■ Aim of the task:
Copy the material word for word, from its beginning through the line that contains "227 centimetres", including that line. Leave the pictures out.

■ Input data:
***
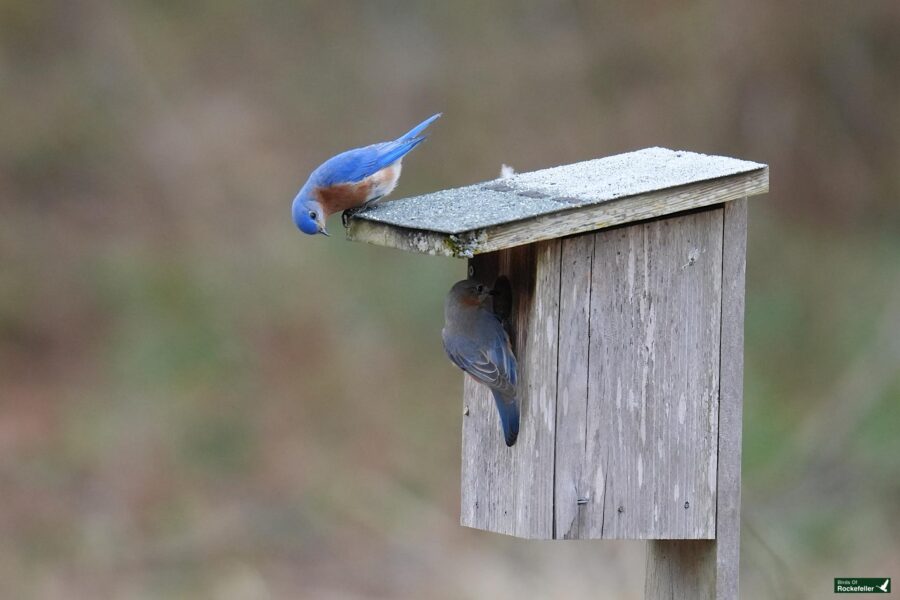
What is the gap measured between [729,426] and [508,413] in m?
0.63

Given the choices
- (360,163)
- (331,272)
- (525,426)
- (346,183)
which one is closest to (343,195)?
(346,183)

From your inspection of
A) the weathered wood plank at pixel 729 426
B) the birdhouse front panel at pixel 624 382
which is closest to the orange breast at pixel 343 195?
the birdhouse front panel at pixel 624 382

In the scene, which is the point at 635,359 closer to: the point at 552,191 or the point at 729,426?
the point at 729,426

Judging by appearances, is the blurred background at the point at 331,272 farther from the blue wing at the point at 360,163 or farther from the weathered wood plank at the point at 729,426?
the weathered wood plank at the point at 729,426

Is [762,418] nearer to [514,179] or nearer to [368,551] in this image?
[368,551]

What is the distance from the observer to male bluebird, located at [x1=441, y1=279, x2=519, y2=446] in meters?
3.60

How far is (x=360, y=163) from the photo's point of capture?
189 inches

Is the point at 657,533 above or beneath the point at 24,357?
beneath

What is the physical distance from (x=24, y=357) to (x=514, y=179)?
6335 mm

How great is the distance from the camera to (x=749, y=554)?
632cm

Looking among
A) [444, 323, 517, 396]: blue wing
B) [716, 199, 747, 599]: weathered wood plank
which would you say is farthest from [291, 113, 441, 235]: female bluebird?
[716, 199, 747, 599]: weathered wood plank

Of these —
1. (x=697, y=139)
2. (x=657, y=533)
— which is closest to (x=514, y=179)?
(x=657, y=533)

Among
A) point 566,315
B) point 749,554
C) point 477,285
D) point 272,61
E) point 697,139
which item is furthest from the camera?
point 272,61

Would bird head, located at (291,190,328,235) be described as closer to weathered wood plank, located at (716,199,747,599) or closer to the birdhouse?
the birdhouse
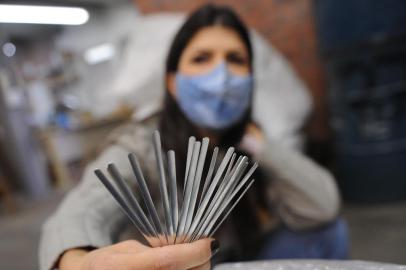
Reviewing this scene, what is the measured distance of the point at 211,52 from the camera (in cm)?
80

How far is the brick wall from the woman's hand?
227 centimetres

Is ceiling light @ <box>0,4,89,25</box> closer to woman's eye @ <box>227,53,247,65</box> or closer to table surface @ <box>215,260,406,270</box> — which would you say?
woman's eye @ <box>227,53,247,65</box>

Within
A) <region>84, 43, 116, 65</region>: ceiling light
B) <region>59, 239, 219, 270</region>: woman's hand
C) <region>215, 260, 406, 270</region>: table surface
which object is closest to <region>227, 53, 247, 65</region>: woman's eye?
<region>215, 260, 406, 270</region>: table surface

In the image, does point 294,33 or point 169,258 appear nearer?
point 169,258

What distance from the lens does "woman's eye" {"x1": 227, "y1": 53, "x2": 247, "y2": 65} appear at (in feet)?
2.68

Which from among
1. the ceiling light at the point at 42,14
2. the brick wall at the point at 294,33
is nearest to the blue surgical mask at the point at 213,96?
the brick wall at the point at 294,33

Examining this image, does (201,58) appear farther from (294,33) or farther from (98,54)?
(98,54)

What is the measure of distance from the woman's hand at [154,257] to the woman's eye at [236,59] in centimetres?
60

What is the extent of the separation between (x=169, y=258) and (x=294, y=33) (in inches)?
92.0

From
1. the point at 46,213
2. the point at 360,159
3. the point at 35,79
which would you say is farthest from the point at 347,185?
the point at 35,79

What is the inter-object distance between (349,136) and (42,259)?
1780 mm

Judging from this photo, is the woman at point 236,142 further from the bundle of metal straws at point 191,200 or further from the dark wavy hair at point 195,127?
the bundle of metal straws at point 191,200

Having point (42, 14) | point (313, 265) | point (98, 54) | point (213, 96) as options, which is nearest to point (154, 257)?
point (313, 265)

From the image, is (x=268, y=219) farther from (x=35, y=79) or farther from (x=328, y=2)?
(x=35, y=79)
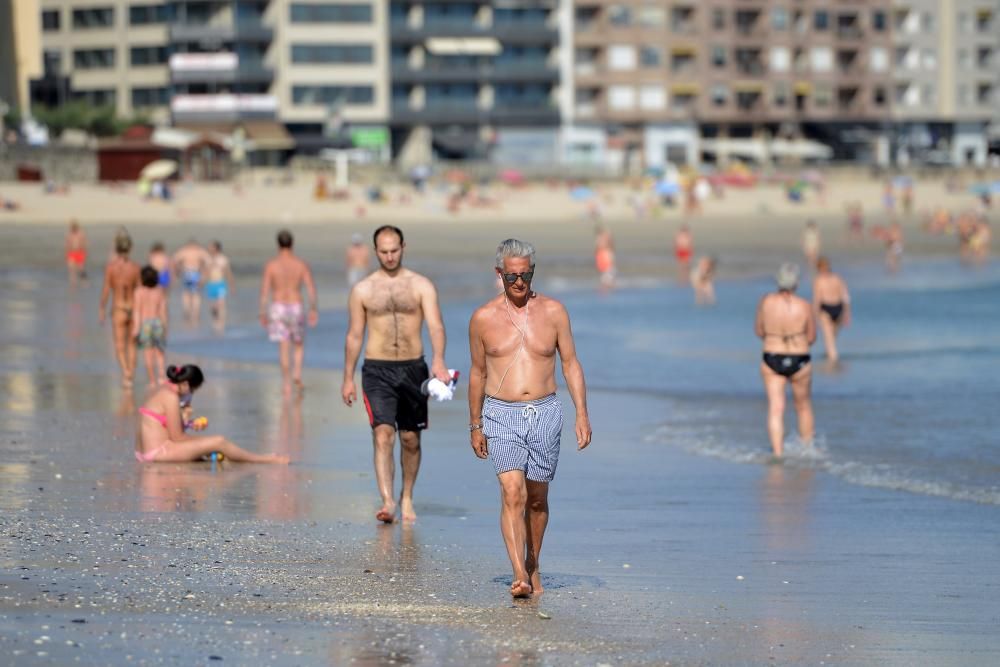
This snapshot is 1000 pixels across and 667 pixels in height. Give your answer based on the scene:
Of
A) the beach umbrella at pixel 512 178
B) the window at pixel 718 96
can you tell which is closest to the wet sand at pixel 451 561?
the beach umbrella at pixel 512 178

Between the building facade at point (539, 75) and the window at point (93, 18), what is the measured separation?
111mm

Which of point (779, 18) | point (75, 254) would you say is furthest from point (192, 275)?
point (779, 18)

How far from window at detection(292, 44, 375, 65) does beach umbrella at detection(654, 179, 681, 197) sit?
24414mm

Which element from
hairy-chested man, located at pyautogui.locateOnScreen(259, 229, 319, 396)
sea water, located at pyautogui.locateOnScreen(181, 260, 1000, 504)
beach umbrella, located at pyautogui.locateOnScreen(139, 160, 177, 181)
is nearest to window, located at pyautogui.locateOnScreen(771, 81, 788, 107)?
beach umbrella, located at pyautogui.locateOnScreen(139, 160, 177, 181)

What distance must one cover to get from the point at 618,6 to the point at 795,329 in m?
80.4

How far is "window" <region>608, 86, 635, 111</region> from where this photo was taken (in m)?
90.9

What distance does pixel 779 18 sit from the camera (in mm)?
95000

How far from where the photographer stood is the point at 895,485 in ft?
38.9

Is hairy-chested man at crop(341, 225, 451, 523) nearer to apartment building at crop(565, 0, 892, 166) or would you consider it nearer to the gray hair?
the gray hair

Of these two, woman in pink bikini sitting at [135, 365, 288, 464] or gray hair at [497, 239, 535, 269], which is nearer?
gray hair at [497, 239, 535, 269]

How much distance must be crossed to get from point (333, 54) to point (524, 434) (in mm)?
79387

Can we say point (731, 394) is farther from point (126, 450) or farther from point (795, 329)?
point (126, 450)

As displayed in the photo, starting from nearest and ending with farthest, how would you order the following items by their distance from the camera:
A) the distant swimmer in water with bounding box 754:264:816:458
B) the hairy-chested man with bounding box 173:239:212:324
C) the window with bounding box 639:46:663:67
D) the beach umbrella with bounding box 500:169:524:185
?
the distant swimmer in water with bounding box 754:264:816:458
the hairy-chested man with bounding box 173:239:212:324
the beach umbrella with bounding box 500:169:524:185
the window with bounding box 639:46:663:67

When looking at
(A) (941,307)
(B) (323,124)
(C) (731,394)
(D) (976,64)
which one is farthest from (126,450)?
(D) (976,64)
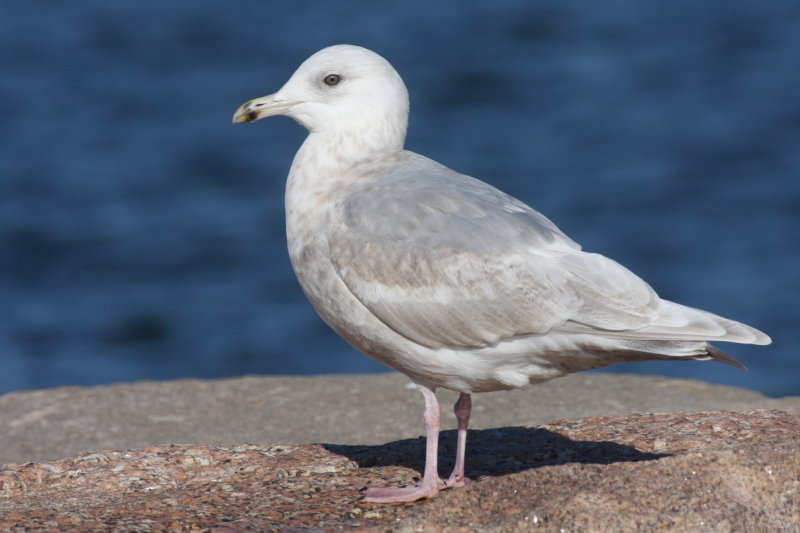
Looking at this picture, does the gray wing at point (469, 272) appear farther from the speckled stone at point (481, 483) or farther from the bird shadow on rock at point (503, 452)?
the bird shadow on rock at point (503, 452)

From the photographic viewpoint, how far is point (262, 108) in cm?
633

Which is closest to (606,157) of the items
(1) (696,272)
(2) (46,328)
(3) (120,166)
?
(1) (696,272)

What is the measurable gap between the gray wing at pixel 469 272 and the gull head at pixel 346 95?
1.97ft

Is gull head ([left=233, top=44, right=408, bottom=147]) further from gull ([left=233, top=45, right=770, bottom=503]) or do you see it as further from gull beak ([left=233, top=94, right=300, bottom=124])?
gull ([left=233, top=45, right=770, bottom=503])

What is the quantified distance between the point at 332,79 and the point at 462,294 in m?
1.41

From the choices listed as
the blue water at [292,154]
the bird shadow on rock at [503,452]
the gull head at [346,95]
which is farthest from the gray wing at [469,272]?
the blue water at [292,154]

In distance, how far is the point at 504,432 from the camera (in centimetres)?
668

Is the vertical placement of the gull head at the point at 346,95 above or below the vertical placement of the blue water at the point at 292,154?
below

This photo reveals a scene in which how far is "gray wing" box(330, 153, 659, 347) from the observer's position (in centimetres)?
531

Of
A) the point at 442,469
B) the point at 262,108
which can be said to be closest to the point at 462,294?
the point at 442,469

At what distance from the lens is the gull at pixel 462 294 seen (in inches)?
208

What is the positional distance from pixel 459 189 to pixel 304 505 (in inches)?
61.3

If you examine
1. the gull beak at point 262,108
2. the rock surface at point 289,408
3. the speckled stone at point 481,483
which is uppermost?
the gull beak at point 262,108

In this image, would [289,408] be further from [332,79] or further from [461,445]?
[332,79]
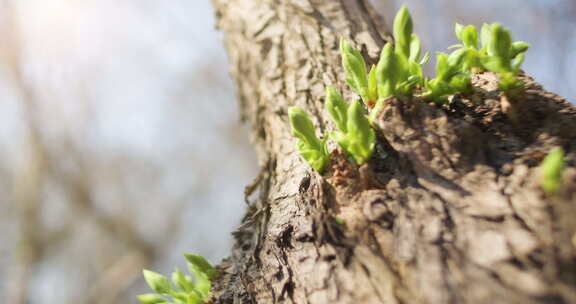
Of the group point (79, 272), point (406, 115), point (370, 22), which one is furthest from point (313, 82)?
point (79, 272)

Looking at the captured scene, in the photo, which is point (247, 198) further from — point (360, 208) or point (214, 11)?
point (214, 11)

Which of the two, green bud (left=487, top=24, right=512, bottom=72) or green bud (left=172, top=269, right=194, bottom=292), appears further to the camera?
green bud (left=172, top=269, right=194, bottom=292)

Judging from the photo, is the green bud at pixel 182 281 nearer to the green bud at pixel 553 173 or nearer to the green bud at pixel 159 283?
the green bud at pixel 159 283

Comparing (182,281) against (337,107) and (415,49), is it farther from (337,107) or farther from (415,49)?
(415,49)

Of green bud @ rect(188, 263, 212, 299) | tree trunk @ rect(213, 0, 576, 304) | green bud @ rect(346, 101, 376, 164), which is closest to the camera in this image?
tree trunk @ rect(213, 0, 576, 304)

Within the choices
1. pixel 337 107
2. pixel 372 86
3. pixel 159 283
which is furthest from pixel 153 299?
pixel 372 86

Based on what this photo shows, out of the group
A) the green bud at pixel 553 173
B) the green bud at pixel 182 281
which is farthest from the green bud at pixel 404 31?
the green bud at pixel 182 281

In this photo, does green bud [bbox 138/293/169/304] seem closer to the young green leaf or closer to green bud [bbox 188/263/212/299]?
green bud [bbox 188/263/212/299]

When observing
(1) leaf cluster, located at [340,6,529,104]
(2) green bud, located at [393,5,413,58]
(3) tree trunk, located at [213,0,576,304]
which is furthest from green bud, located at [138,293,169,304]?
***
■ Task response:
What is the gap measured between [729,426] and [508,413] in m?
0.63

Given the choices
- (360,163)
- (331,272)
- (525,426)
- (346,183)
which one is closest to (343,195)?
(346,183)

From your inspection of
A) the weathered wood plank at pixel 729 426
B) the birdhouse front panel at pixel 624 382
which is closest to the orange breast at pixel 343 195?
the birdhouse front panel at pixel 624 382

In the scene, which is the point at 635,359 closer to: the point at 552,191 or the point at 729,426?
the point at 729,426

Judging by appearances, is the blurred background at the point at 331,272 farther from the blue wing at the point at 360,163 or farther from the weathered wood plank at the point at 729,426?
the weathered wood plank at the point at 729,426

Is [762,418] nearer to [514,179] or nearer to [368,551] in this image?
[368,551]

What is the distance from the observer to male bluebird, located at [x1=441, y1=279, x2=519, y2=446] in meters?
3.60

How far is (x=360, y=163) from the photo's point of capture?
189 inches

Is the point at 657,533 above or beneath the point at 24,357?
beneath

What is the physical distance from (x=24, y=357) to (x=514, y=179)?
6335 mm

How great is the distance from the camera to (x=749, y=554)?
632cm

Looking among
A) [444, 323, 517, 396]: blue wing
B) [716, 199, 747, 599]: weathered wood plank
which would you say is farthest from [291, 113, 441, 235]: female bluebird?
[716, 199, 747, 599]: weathered wood plank

Of these —
1. (x=697, y=139)
2. (x=657, y=533)
— which is closest to (x=514, y=179)?
(x=657, y=533)

Among
A) point 566,315
B) point 749,554
C) point 477,285
D) point 272,61
E) point 697,139
which item is furthest from the camera?
point 272,61

Would bird head, located at (291,190,328,235) be described as closer to weathered wood plank, located at (716,199,747,599) or closer to the birdhouse?
the birdhouse
Reviewing this scene, what is the measured distance of the point at 211,52 from the camera (in cm)?
80

How far is the brick wall from the woman's hand?
227 centimetres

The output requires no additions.